I’m not saying he’s lying, exactly, but I dunno. I really can’t be assed
to think about it too much, but I have a feeling that Mark Twain’s
wisdom applies here.

Rabbit 4: I’m not saying he’s lying because I have no knowledge one way or the other. Anyway, the substance of a site’s content and the number of hits a site gets are two separate things. 

Rabbit 3: Well, okay, to be clear: he’s gaming Alexa, which is obvious if you
look up his site’s history. It’s not particularly hard to do, I just
don’t know how exactly he’s going about it. There are multiple ways. Not
that it really matters, or that overblown narcissists can’t have
legitimately high profiles. Some do. Beale doesn’t, though, and I just
think it’s worth pointing out his transparent dishonesty. 

Scalzi-rah: I don’t think we need to worry ourselves whether Mr. Beale’s sites legitimately get the traffic he claims or not. It’s entirely possible they do. The Internet is full off assholes, and they like to clump together. If they go to his sites and off of everyone else’s, then he’s welcome to their traffic. And if he’s making it all up, then it’s nice he has a hobby. (4)

Let’s address the traffic claims first. John Scalzi alternatively switches between claiming “50,000 daily readers”, “up to 50,000 daily readers”, and “~50,000 daily readers” depending upon what he thinks he can get away with.  His actual daily traffic for the year through November 2013 is 21,400 Google pageviews per day. Mine is 36,511. Apparently there are a considerable number of people that John Scalzi considers assholes out there.

As for the “shitty little game blog”, it has been rapidly catching up to Whatever all by itself. Whatever has been in decline ever since May 2012, the occasional bump from McRapey’s friends at the Guardian notwithstanding. Alpha Game grew from 1,675,300 pageviews in 2012 to what I estimate will be more than 3.7 million in 2013.

With regards to the supposed gaming of Alexa, I note that Whatever has more sites linking in (4,625) than it has average daily readers. This compares to 893 sites linking in to VP. But even if I did somehow successfully game the improvement of VP’s Alexa rank from 29,426 to 6,987, it should be fascinating to hear how I simultaneously managed to engineer the decline of Whatever from 12,996 to 51,779.

**Data excerpt:**
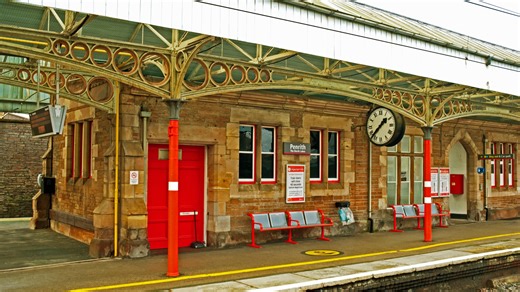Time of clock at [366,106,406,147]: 1:37
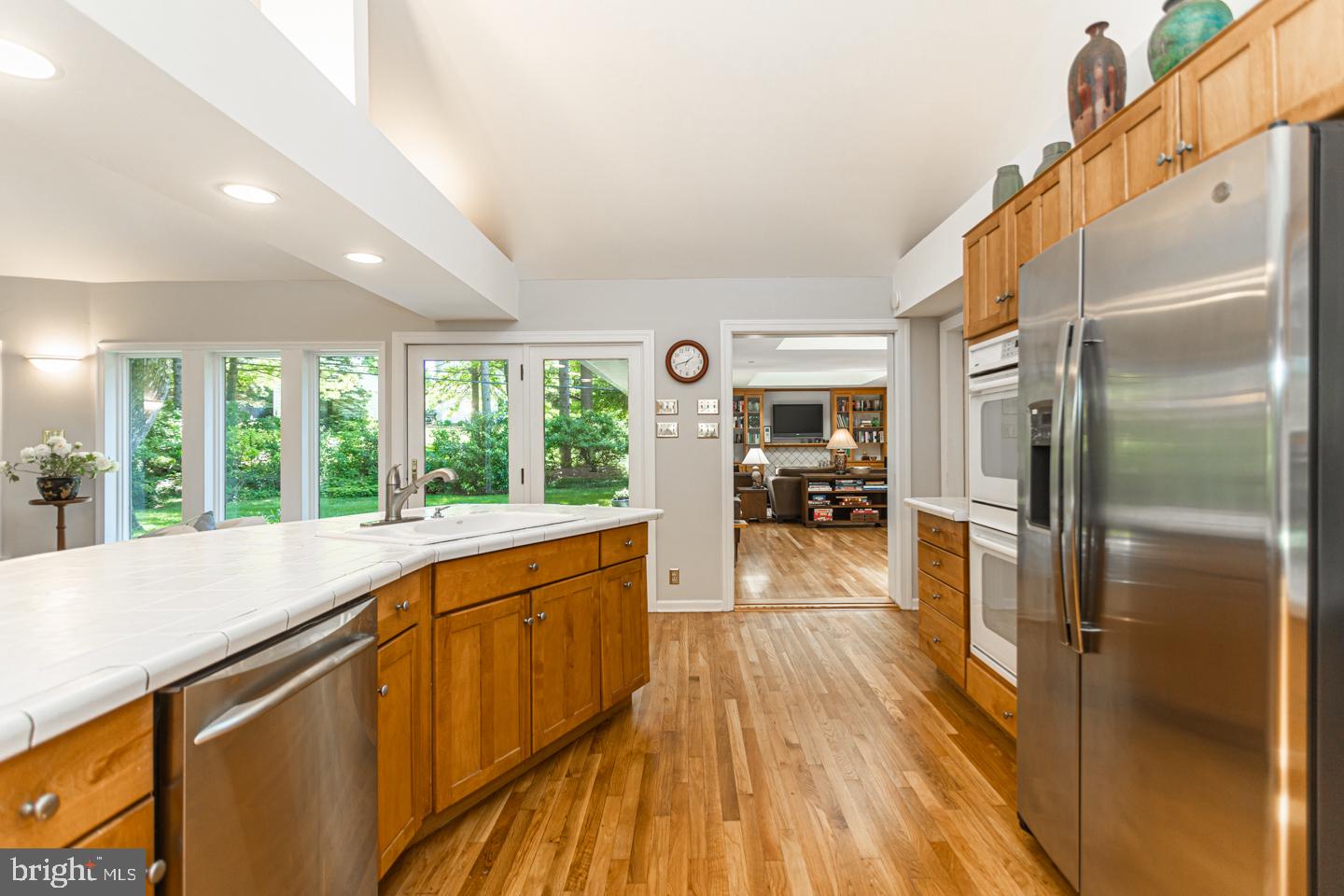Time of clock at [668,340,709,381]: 1:42
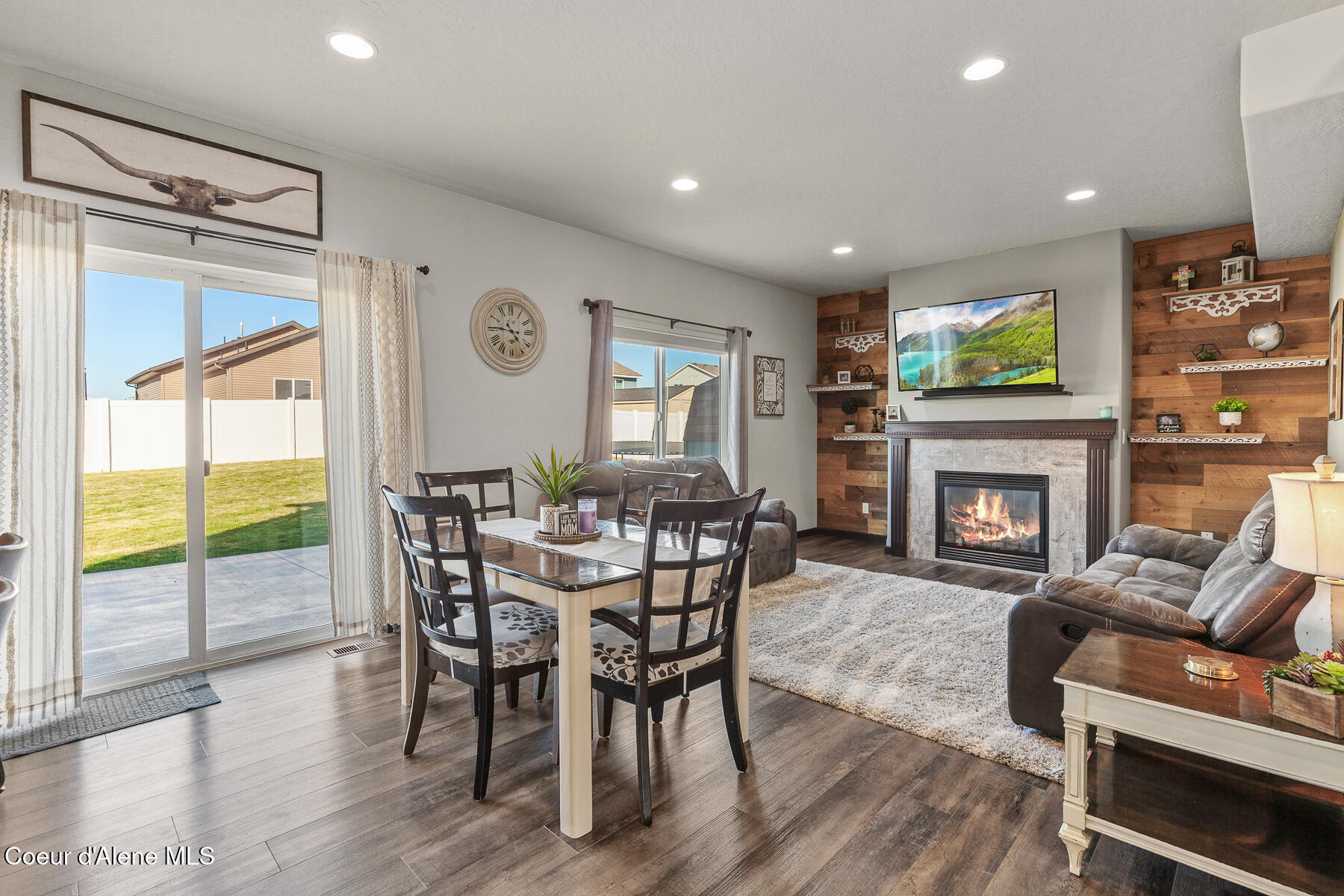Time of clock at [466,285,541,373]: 4:45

**What is expected:**
Pick up the post about blog traffic and Alexa rankings after its last sentence and carry it forward. The listing isn't needed for this.

**Result:**
In any event, it is absolutely hilarious to see fans of the least honest blogger on the Internet, the Bernie Madoff of Science Fiction, desperately trying to point out my “transparent dishonesty” when I openly post my Sitemeter numbers and honestly report my Google pageviews. This is what Google reports for VP alone as of this morning; Alpha Game was another 10,115 yesterday for a slightly below par 35,390. Fridays tend to be a little slow. Anyone who doubts that my traffic exceeds Whatever’s should ask John Scalzi to post the exact same screenshot of his traffic for the last month. As for Alexa, I seem to recall openly declaring that it was a bullshit metric when similar survey measures were cited as evidence of Whatever’s presumed popularity last year. I trust that I have now conclusively made my case in that regard.

And if you think this is amusing, just wait until I am able to show that McRapey’s three “New York Times bestsellers” were gamed by Tor. Being a three-time Billboard Top 40 recording artist myself, I know it happened and I even know how. I just can’t conclusively prove it yet. But if I ever gather the proof, I will certainly post it here.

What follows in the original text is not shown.